(Scene question records)
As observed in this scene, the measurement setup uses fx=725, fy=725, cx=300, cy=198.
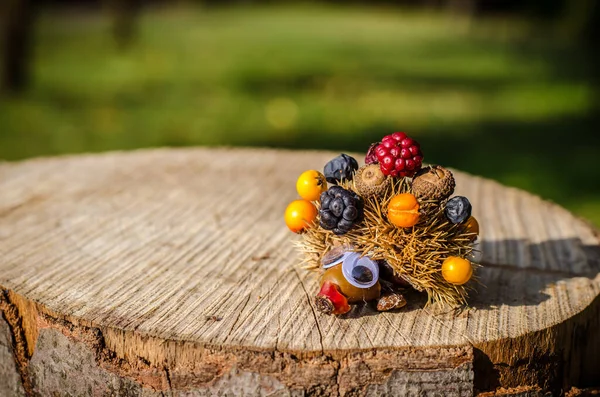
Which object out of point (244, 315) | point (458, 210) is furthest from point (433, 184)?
point (244, 315)

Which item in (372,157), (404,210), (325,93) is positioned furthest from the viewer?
(325,93)

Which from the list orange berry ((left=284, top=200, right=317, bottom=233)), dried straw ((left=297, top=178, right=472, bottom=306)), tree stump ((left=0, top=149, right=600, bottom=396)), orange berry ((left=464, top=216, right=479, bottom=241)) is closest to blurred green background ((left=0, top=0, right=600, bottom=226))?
A: tree stump ((left=0, top=149, right=600, bottom=396))

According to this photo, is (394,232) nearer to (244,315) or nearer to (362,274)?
(362,274)

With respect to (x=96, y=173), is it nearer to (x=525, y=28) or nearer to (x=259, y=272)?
(x=259, y=272)

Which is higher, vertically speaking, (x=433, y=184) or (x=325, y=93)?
(x=433, y=184)

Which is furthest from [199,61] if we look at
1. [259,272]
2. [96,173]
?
[259,272]

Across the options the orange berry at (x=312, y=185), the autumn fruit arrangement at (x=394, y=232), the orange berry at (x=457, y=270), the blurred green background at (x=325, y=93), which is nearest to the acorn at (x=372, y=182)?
the autumn fruit arrangement at (x=394, y=232)

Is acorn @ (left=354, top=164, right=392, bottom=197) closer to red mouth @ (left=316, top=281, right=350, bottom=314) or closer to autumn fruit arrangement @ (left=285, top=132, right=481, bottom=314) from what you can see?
autumn fruit arrangement @ (left=285, top=132, right=481, bottom=314)
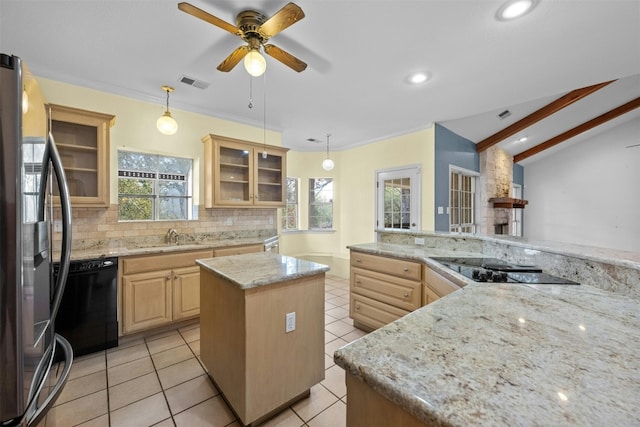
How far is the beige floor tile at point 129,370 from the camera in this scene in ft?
6.73

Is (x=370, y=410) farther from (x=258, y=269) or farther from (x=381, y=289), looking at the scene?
(x=381, y=289)

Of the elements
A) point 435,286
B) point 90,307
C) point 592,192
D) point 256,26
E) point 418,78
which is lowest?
point 90,307

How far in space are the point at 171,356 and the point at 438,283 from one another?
2.43 metres

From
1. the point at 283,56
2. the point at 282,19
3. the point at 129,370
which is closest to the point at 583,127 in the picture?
the point at 283,56

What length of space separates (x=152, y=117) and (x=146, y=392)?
9.40ft

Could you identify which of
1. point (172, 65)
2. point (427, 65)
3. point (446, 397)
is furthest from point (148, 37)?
point (446, 397)

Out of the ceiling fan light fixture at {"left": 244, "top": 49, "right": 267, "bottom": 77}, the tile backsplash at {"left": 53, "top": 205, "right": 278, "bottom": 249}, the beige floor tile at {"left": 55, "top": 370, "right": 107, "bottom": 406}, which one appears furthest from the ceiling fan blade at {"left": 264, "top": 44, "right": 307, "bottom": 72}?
the beige floor tile at {"left": 55, "top": 370, "right": 107, "bottom": 406}

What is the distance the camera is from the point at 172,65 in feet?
8.04

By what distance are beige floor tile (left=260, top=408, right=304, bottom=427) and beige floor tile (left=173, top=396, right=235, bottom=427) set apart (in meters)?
0.25

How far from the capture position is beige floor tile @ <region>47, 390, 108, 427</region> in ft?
5.38

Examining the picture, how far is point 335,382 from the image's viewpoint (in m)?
2.04

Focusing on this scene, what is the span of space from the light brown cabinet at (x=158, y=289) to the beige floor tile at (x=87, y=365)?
0.90ft

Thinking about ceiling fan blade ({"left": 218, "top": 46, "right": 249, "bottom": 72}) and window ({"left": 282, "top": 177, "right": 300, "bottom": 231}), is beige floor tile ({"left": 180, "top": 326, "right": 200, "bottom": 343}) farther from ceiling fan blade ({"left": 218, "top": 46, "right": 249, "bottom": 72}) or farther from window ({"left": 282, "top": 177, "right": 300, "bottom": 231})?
window ({"left": 282, "top": 177, "right": 300, "bottom": 231})

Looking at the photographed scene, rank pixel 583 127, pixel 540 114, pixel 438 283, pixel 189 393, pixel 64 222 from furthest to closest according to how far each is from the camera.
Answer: pixel 583 127 → pixel 540 114 → pixel 438 283 → pixel 189 393 → pixel 64 222
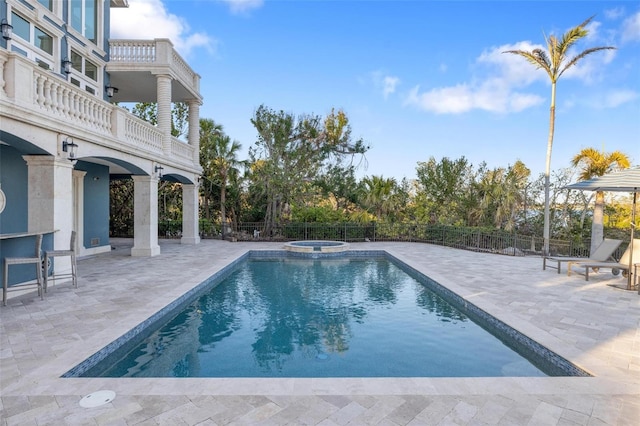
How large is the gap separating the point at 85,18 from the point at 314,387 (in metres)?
14.5

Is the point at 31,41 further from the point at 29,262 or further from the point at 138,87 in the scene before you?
the point at 29,262

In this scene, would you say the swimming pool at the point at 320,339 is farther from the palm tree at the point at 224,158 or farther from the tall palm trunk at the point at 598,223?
the palm tree at the point at 224,158

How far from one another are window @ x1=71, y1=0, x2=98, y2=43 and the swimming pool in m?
10.0

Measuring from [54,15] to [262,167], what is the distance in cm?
1070

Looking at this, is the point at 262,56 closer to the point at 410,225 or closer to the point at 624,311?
the point at 410,225

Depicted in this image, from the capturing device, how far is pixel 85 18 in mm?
11898

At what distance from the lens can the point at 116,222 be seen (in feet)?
67.6

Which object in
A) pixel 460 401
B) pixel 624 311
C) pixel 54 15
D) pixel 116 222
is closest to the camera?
pixel 460 401

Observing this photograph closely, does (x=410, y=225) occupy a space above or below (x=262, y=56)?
below

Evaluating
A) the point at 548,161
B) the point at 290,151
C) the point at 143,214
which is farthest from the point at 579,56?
the point at 143,214

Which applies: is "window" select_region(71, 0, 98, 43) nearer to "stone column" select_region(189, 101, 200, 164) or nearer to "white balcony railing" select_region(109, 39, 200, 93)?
"white balcony railing" select_region(109, 39, 200, 93)

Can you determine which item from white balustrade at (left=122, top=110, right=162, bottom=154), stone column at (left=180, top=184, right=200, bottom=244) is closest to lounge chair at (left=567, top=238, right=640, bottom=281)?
white balustrade at (left=122, top=110, right=162, bottom=154)

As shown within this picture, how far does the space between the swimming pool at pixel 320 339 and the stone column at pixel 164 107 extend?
24.3 feet

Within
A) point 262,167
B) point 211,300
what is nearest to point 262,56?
point 262,167
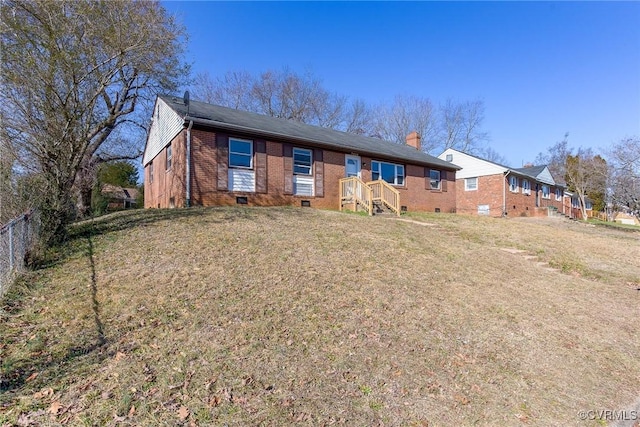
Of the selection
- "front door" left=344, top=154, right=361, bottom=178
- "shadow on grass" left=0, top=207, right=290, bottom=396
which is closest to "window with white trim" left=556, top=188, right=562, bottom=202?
"front door" left=344, top=154, right=361, bottom=178

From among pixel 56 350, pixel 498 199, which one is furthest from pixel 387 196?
pixel 498 199

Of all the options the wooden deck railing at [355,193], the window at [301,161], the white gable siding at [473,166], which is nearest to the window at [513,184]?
the white gable siding at [473,166]

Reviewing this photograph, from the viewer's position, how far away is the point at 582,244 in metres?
11.9

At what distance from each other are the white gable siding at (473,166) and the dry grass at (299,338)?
18.3m

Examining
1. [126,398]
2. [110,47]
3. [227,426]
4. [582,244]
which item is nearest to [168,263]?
Answer: [126,398]

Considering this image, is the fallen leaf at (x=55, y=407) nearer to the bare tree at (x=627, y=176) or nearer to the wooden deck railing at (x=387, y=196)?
the wooden deck railing at (x=387, y=196)

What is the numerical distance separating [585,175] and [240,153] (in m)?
35.6

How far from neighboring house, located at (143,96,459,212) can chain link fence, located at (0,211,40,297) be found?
19.3 feet

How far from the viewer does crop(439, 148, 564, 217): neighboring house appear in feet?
80.2

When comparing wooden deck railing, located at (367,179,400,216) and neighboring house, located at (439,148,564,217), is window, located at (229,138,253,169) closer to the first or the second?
wooden deck railing, located at (367,179,400,216)

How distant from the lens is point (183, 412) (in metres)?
2.86

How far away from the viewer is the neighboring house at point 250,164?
1230 cm

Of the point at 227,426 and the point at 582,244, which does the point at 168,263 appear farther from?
the point at 582,244

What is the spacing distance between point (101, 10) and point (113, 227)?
5.22m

**WORK TO DO:**
Copy the material above exactly and drop the pictures.

**COMPLETED EXERCISE:**
As observed in this scene, the measurement setup uses fx=725, fy=725, cx=300, cy=198.
Which object out of point (244, 315) | point (458, 210) is furthest from point (433, 184)?
point (244, 315)

Which item in (372,157), (404,210), (325,93) is positioned furthest from the viewer?
(325,93)

Which from the list orange berry ((left=284, top=200, right=317, bottom=233)), dried straw ((left=297, top=178, right=472, bottom=306)), tree stump ((left=0, top=149, right=600, bottom=396)), orange berry ((left=464, top=216, right=479, bottom=241)) is closest to blurred green background ((left=0, top=0, right=600, bottom=226))?
A: tree stump ((left=0, top=149, right=600, bottom=396))

According to this photo, is (394,232) nearer to (244,315) or nearer to (362,274)?
(362,274)

With respect to (x=96, y=173), is it nearer to (x=525, y=28) or nearer to (x=259, y=272)?
(x=259, y=272)

Which is higher, vertically speaking, (x=433, y=184) or (x=325, y=93)?
(x=433, y=184)

Which is furthest from [199,61] if we look at
1. [259,272]
2. [96,173]
?
[259,272]

Across the options the orange berry at (x=312, y=185), the autumn fruit arrangement at (x=394, y=232), the orange berry at (x=457, y=270), the blurred green background at (x=325, y=93), which is nearest to the acorn at (x=372, y=182)?
the autumn fruit arrangement at (x=394, y=232)

Is acorn @ (left=354, top=164, right=392, bottom=197) closer to red mouth @ (left=316, top=281, right=350, bottom=314) or closer to autumn fruit arrangement @ (left=285, top=132, right=481, bottom=314) from what you can see?
autumn fruit arrangement @ (left=285, top=132, right=481, bottom=314)
How far is the beige floor tile at point 129,370 from the camera in this scene in ft?
6.73

Is (x=370, y=410) farther from (x=258, y=269) or farther from (x=381, y=289), looking at the scene?
(x=381, y=289)

Of the elements
A) point 435,286
B) point 90,307
C) point 592,192
D) point 256,26
E) point 418,78
which is lowest?
point 90,307

How far in space are the point at 171,356 and the point at 438,283 from one another?
2.43 metres

From
1. the point at 283,56
2. the point at 282,19
3. the point at 129,370
which is closest to the point at 583,127 in the picture?
the point at 283,56

What length of space separates (x=152, y=117) and (x=146, y=392)?
9.40ft

Could you identify which of
1. point (172, 65)
2. point (427, 65)
3. point (446, 397)
is furthest from point (148, 37)?
point (446, 397)

Out of the ceiling fan light fixture at {"left": 244, "top": 49, "right": 267, "bottom": 77}, the tile backsplash at {"left": 53, "top": 205, "right": 278, "bottom": 249}, the beige floor tile at {"left": 55, "top": 370, "right": 107, "bottom": 406}, which one appears furthest from the ceiling fan blade at {"left": 264, "top": 44, "right": 307, "bottom": 72}?
the beige floor tile at {"left": 55, "top": 370, "right": 107, "bottom": 406}

What is the distance the camera is from the point at 172,65 in feet?
8.04

By what distance are beige floor tile (left=260, top=408, right=304, bottom=427) and beige floor tile (left=173, top=396, right=235, bottom=427) set apart (in meters)?
0.25

How far from the capture position is beige floor tile @ <region>47, 390, 108, 427</region> in ft?
5.38

Examining the picture, how far is point 335,382 from the image's viewpoint (in m)?
2.04

Focusing on this scene, what is the span of space from the light brown cabinet at (x=158, y=289) to the beige floor tile at (x=87, y=365)?
0.90ft

Thinking about ceiling fan blade ({"left": 218, "top": 46, "right": 249, "bottom": 72}) and window ({"left": 282, "top": 177, "right": 300, "bottom": 231}), is beige floor tile ({"left": 180, "top": 326, "right": 200, "bottom": 343}) farther from ceiling fan blade ({"left": 218, "top": 46, "right": 249, "bottom": 72}) or farther from window ({"left": 282, "top": 177, "right": 300, "bottom": 231})?
window ({"left": 282, "top": 177, "right": 300, "bottom": 231})

Looking at the photographed scene, rank pixel 583 127, pixel 540 114, pixel 438 283, pixel 189 393, pixel 64 222 from furthest to closest according to how far each is from the camera.
Answer: pixel 583 127 → pixel 540 114 → pixel 438 283 → pixel 189 393 → pixel 64 222
How large is the gap separating the point at 85,18 from the point at 314,387 (in metres)?
14.5

Is the point at 31,41 further from the point at 29,262 or further from the point at 138,87 in the scene before you?
the point at 29,262

In this scene, would you say the swimming pool at the point at 320,339 is farther from the palm tree at the point at 224,158 or farther from the tall palm trunk at the point at 598,223?
the palm tree at the point at 224,158

How far from one another are window @ x1=71, y1=0, x2=98, y2=43 and the swimming pool in m?
10.0

Measuring from [54,15] to [262,167], what is the distance in cm?
1070

Looking at this, is the point at 262,56 closer to the point at 410,225 or closer to the point at 624,311?
the point at 410,225

Depicted in this image, from the capturing device, how far is pixel 85 18 in mm?
11898

At what distance from the lens can the point at 116,222 be seen (in feet)?
67.6

Which object in
A) pixel 460 401
B) pixel 624 311
C) pixel 54 15
D) pixel 116 222
is closest to the camera?
pixel 460 401

Observing this photograph closely, does (x=410, y=225) occupy a space above or below (x=262, y=56)?
below

Evaluating
A) the point at 548,161
B) the point at 290,151
C) the point at 143,214
which is farthest from the point at 579,56?
the point at 143,214

Which applies: is "window" select_region(71, 0, 98, 43) nearer to "stone column" select_region(189, 101, 200, 164) or nearer to "white balcony railing" select_region(109, 39, 200, 93)?
"white balcony railing" select_region(109, 39, 200, 93)

Can you determine which item from white balustrade at (left=122, top=110, right=162, bottom=154), stone column at (left=180, top=184, right=200, bottom=244) is closest to lounge chair at (left=567, top=238, right=640, bottom=281)?
white balustrade at (left=122, top=110, right=162, bottom=154)

As shown within this picture, how far does the space between the swimming pool at pixel 320 339 and the stone column at pixel 164 107 extend?
24.3 feet

Within
A) point 262,167
B) point 211,300
what is nearest to point 262,56?
point 262,167
Of the selection
- "front door" left=344, top=154, right=361, bottom=178
- "shadow on grass" left=0, top=207, right=290, bottom=396
which is closest to "window with white trim" left=556, top=188, right=562, bottom=202?
"front door" left=344, top=154, right=361, bottom=178

From among pixel 56 350, pixel 498 199, which one is furthest from pixel 387 196?
pixel 498 199

Of all the options the wooden deck railing at [355,193], the window at [301,161], the white gable siding at [473,166], which is nearest to the window at [513,184]?
the white gable siding at [473,166]

Reviewing this photograph, from the viewer's position, how far away is the point at 582,244 in metres?
11.9

At what distance from each other are the white gable siding at (473,166) and the dry grass at (299,338)?
18.3m

Examining
1. [126,398]
2. [110,47]
3. [227,426]
4. [582,244]
which item is nearest to [168,263]?
Answer: [126,398]

Considering this image, is the fallen leaf at (x=55, y=407) nearer to the bare tree at (x=627, y=176) or nearer to the wooden deck railing at (x=387, y=196)?
the wooden deck railing at (x=387, y=196)

What is the numerical distance separating [585,175] and [240,153] (in m)?
35.6

How far from neighboring house, located at (143,96,459,212) can chain link fence, located at (0,211,40,297) be found?
19.3 feet

How far from the viewer does crop(439, 148, 564, 217): neighboring house appear in feet?
80.2

When comparing wooden deck railing, located at (367,179,400,216) and neighboring house, located at (439,148,564,217), is window, located at (229,138,253,169) closer to the first or the second?
wooden deck railing, located at (367,179,400,216)

How distant from the lens is point (183, 412) (in metres)?
2.86

How far away from the viewer is the neighboring house at point 250,164?
1230 cm

Of the point at 227,426 and the point at 582,244, which does the point at 168,263 appear farther from?
the point at 582,244

What is the spacing distance between point (101, 10) and point (113, 227)?
5.22m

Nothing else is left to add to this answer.